Tout d’abord, Jean atteste que la Parole s’est incarnée, qu’elle a été faite chair pour devenir visible et audible à tous. En direct, pour les hommes de sa génération, mais en différé depuis, par la Parole écrite, pour les générations suivantes jusqu’à la nôtre (Jean 1.14) :
Et la parole a été faite chair, et elle a habité parmi nous pleine de grâce et de vérité.

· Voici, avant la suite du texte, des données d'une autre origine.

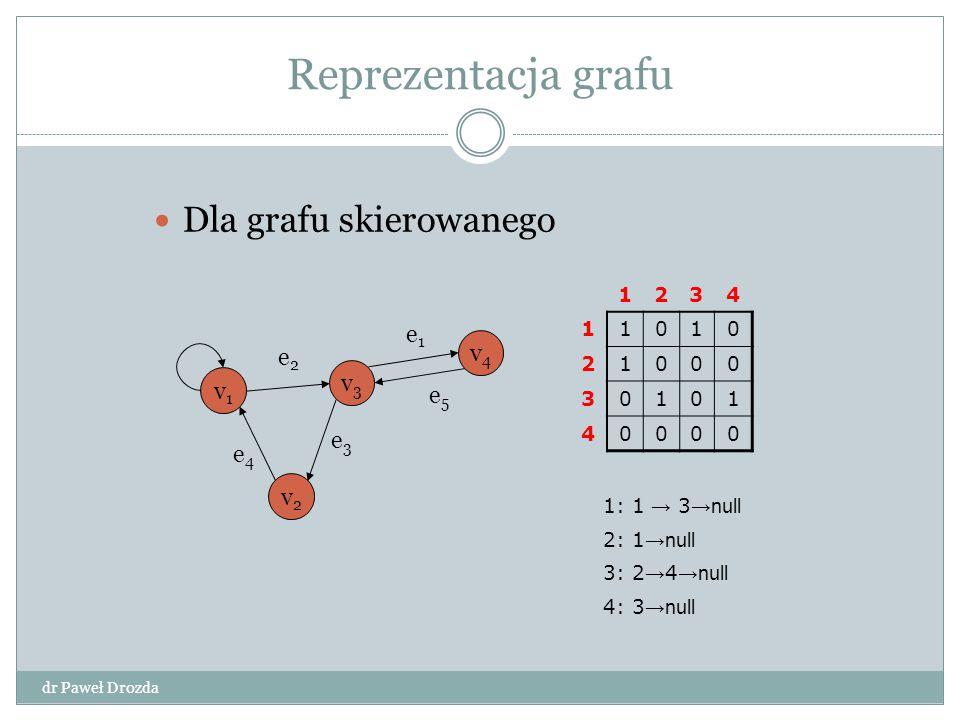 Reprezentacja grafu Dla grafu skierowanego 1234 11010 21000 30101 40000 1: 1 → 3 →null 2: 1 →null 3: 2 → 4 →null 4: 3 →null v1v1 v3v3 v4v4 v2v2 e2e2 e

Or, cette double qualité – pleine de grâce et de vérité – distingue radicalement cette parole sortie de la bouche de Jésus de toute autre parole ici-bas. Au point qu’il sera dit, à juste titre :
Jamais homme n’a parlé comme cet homme.
Et Jean, tout au long de son Evangile, va suivre le ministère public ou privé de ladite Parole. Laquelle va, sans compter, sans se lasser, dispenser la vérité et la grâce en faveur de tous ceux et celles qu’elle va rencontrer sur son chemin, tant sur le plan individuel que collectif. A commencer par Nicodème, le docteur d’Israël, en recherche de la vérité relative à l’entrée dans le royaume de Dieu. Nous y reviendrons pages 16 et 32.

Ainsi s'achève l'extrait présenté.